Stocks fell over one percent on Wednesday as continued foreign selling in blue chips and concerns about lower economic growth dented investor appetite for risky assets, dealers said.
The Pakistan Stock Exchange's (PSX) benchmark KSE 100-share Index shed 661.30 points or 1.51 percent to close at 43,221.78 points against 43,883.08 points recorded in the last session. The index tested a day high of 44,171.60 points and a low of 43,067.61 points
Analyst Ahsan Mehanti at Arif Habib Corp said stocks fell across the board on investor concerns for global equity sell-off, higher inflation amid a slump in rupee. KSE-30 index also closed down by 335.93 points or 1.95 percent to 16,881.07 points against 17,217 points.
“Uncertainty over the outcome of ongoing Pakistan -IMF talks under EFF and economic uncertainty amid surging trade deficit, bond yields played a catalytic role in bearish close,” he said.
The IMF expects Pakistan’s economy to grow at 4 percent this fiscal year, lower than the government’s target of 4.8 percent for FY2022.
The Fund forecasts the average rate of inflation to be around 8.5 percent, current account deficit of 3.1 percent, and employment rate at 4.8 percent.
Traded shares fell by 50 million shares to 354.96 million shares from 404.91 million shares. The trading value dropped to Rs12.29 billion from Rs15.60 billion. Market capital dropped to Rs7.582 trillion from Rs7.686 trillion. Out of 543 companies active in the session, 86 posted gains, 436 losses while 21 remained unchanged.
“Foreign selling was the main reason for the fall, while ongoing political uncertainty also kept investors on the sidelines,” a dealer said.
Dealers said the market was mostly affected by a decline in rupee value, an unstable economy, and falling international markets.
The rupee has been under pressure due to higher imports, the spike in global commodity prices, and the widening of the current account deficit. Moreover, the outflow of dollars outside the country, and into Afghanistan following the regime change in the neighbouring country is also hurting the domestic currency.

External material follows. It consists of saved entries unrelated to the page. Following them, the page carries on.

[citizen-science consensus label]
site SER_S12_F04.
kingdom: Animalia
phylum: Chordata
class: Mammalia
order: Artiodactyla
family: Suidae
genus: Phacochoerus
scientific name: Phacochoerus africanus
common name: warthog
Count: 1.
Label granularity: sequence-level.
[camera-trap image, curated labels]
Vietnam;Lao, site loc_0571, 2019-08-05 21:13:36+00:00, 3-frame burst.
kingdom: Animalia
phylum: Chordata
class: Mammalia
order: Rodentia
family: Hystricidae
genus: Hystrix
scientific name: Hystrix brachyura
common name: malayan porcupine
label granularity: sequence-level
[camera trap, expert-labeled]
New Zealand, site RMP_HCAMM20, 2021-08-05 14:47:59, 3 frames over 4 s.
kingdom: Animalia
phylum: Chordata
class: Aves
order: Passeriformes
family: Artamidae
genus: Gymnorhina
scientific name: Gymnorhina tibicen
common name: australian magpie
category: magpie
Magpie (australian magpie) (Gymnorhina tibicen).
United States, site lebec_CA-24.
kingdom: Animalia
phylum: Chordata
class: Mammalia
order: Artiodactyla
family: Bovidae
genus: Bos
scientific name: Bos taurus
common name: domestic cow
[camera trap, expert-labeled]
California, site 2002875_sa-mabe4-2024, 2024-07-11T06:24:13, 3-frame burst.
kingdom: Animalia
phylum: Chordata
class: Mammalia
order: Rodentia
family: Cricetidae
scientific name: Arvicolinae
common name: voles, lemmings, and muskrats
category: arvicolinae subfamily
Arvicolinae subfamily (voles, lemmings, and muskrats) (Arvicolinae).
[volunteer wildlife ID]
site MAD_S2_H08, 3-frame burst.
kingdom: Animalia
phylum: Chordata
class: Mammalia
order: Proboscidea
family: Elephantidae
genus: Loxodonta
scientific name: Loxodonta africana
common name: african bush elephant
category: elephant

“There was no proper road map for the development and growth of the economy that had affected the market sentiment in today’s trade,” a dealer said.
Dealers said the FBR’s revival of laws to access accounts of traders also affected investors.
The highest increase was recorded in shares of MithchellsFruit, which rose by Rs11.68 to Rs357.41/ share, followed by K.S.B Pumps that increased by Rs8.30 to Rs217.30/share. A major decline was noted in shares of Rafhan Maize, which fell by Rs174 to Rs10,725/share, followed by Colgate PalmXB that decreased by Rs79.31 to Rs2,424.69/share.
Hascol Petrol remained the volume leader with 36.75 million shares with a drop of Re1.0 to Rs5.16/ share. It was followed by WorldCall Telecom with 28.86 million shares that closed lower by 15 paisas to Rs2.06/share.
Stocks that recorded significant turnover included Telecard Limited, Ghani Glo HolXB, TRG Pak Ltd, Unity Foods Ltd, Treet Corp, Hum Network, Byco Petroleum and Faysal Bank.
Shares’ turnover in the future contracts slightly decreased to 128.05 million shares from 129.39 million shares.